Runner up in the English Language and Literature Division Creative Writing Competition - Creative Nonfiction
“But I’ll make it out.” That’s what Blaire told me, her fine cheek bones alight in the dusk.
I was young—nine, ten?—but I knew that she would. And I knew that she couldn’t take me.
She turned up the radio, the song about a girl who gets up and gone with some boy, a handsome boy, a wicked boy, any boy. Any one with a job and a house, one who could set her free. Blaire had a Tracker, which is open like a Jeep. It was a garish mustard color that somehow worked for Blaire as she handled the stick shift as a violinist pivots her bow. Gliding.
My walking cane was sitting propped between my legs, and I rested my chin on its handle, considering her.
Today, the sun had been golden in its power, in its bake. We’d been on the back roads, Blaire my guide to my own city. She knew all its crevices of eccentricity—the hideout down a mile-long dirt path through the forest. The remains of a burned-out mansion twenty minutes outside of town.
Just a few months after that day, she came for me when a house caught fire in the neighborhood where she and I lived.
I woke up to her shaking my shoulder. “Your mom sent me for you,” she said, handing me the cane.
We stood outside and watched the house burn down, waiting while my mom helped our now-homeless neighbors. Blaire’s mom was out with the guys, with a chip on her shoulder. With a bottle of something strong.
Fire light played across all of us neighbors, mirroring us in shadow as something fell into nothing. Firemen killing the flames and the last of the house with it. I grasped Blair’s hand and thought yes, she will make it out ahead of the fire, she will find air beyond the smoke.
Soon, Mom came and found us. We waited along with everyone else, as if in some uncertain vigil for the house. As if to watch for some last ghost of home that it would give up.
Blaire glanced at us, knowing that she should go back to her own home soon. But grasping my hand more tightly instead. Don’t send me away, I imagined her saying.
How bad must it be, I wondered, to prefer standing outside a smoldering house with your kid neighbor over going back home.
Even then I wondered at how two girls could be so similar but have such different moms. Blaire’s with her need for fighting almost as much as for the alcohol. Her empty rages that went only dormant, never out.
My mom and her…waiting. Waiting all those times when the physical therapist would lead me across the room, when I’d curse him for asking me to even move. But Mom would say again, “Oh, I really think you’re walking better today.”
I watched Blair steel herself, breathing measured and shoulders set. “I need to leave,” she said and let go. “Mom doesn’t like coming home to a messy house.”
She spared me a half-grin. “I’ll see you later.”
I waved and wondered who was supposed to wake her in the night and hold her hand against the flame.
That person’s name was Peter.
“Eighteen is too young to get married. Don’t be idiots,” everyone told her. Everyone is usually right about that. But Blaire had survived living with a drunk, had run the household, and been working all that time. She’d already lived a lifetime before this.
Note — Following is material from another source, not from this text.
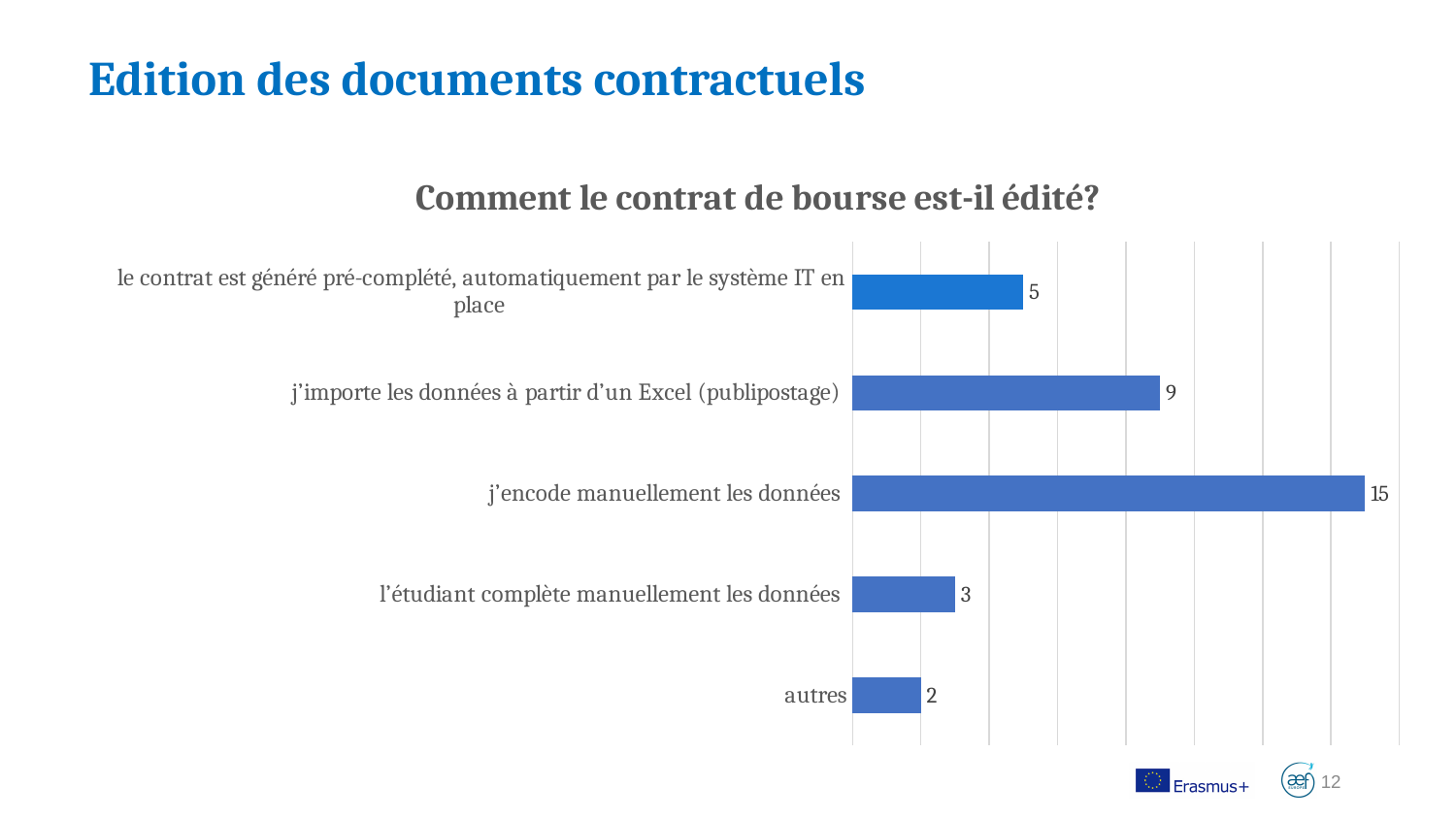
How many categories are shown in the chart? 5 What is the difference between the values for "le contrat est généré pré-complété, automatiquement par le système IT en place" and "autres"? 3 What kind of chart is shown on the slide? bar chart What is the value for "j'encode manuellement les données"? 15 What is the value for "j'importe les données à partir d'un Excel (publipostage)"? 9 Which category has the highest value? j'encode manuellement les données What is the value for "l'étudiant complète manuellement les données"? 3 What is the difference between the values for "j'encode manuellement les données" and "j'importe les données à partir d'un Excel (publipostage)"? 6 What is the value for "autres"? 2 Which is larger: the value for "le contrat est généré pré-complété, automatiquement par le système IT en place" or the value for "l'étudiant complète manuellement les données"? le contrat est généré pré-complété, automatiquement par le système IT en place Which category has the lowest value? autres What is the title of the chart? Comment le contrat de bourse est-il édité?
We watched their first dance, her swirl of ivory and beading. The flash of his eyes against the blue decorations that Blaire had chosen just to match them. Any boy. Freedom she’d have.
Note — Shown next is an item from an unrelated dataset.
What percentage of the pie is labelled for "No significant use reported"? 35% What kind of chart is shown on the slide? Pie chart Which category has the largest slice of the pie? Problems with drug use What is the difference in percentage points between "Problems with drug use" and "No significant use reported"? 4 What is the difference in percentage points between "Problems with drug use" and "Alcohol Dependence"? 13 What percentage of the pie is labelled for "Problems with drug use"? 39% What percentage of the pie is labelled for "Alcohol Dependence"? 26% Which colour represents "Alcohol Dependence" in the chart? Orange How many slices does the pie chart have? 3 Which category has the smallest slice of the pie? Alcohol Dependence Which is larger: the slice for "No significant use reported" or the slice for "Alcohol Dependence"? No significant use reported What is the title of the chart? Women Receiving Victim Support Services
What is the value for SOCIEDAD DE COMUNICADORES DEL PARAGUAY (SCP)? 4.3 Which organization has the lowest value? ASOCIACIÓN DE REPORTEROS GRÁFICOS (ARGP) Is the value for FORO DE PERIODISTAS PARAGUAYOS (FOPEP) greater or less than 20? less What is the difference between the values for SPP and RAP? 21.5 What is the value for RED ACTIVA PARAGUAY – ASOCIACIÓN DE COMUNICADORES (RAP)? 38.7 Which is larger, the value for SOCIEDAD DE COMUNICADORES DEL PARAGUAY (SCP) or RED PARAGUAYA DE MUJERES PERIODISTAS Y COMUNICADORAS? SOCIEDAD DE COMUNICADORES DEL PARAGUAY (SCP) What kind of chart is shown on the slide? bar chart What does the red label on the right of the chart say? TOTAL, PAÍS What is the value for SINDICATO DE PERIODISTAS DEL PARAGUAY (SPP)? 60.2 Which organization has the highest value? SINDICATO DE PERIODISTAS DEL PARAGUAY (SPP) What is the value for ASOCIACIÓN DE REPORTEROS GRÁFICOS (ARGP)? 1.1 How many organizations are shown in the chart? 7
The music faded, changed shape into something more casual. The couple broke apart; they’d pair off with someone from the audience.
Peter scanned the crowd. Stopped on me. Heaven help me.
I looked down, not at the floor but at my leg brace. It kept my ankle rigid, my steps clumsy and dense. Would he have me limp across the floor? In front of them all? His hand was out now, reaching.
Don’t make me, I tried to say with a look.
Don’t let me stand here alone, he seemed to answer.
And thump…thump…thump went the little cyborg girl.
We fell into a timid box-step. “Thank you,” he whispered. I started to reply, but he cut in.
“Look at her—she’s so much better at this.” I watched Peter as he watched my Blaire how she’d always deserved to be seen. This one, I thought. He knows how to handle broken things. I no longer needed to worry about her.
The sound of other feet getting on the dance floor covered up my thumping, until there was just music and my humming along. Maybe I didn’t need to worry over Me anymore either.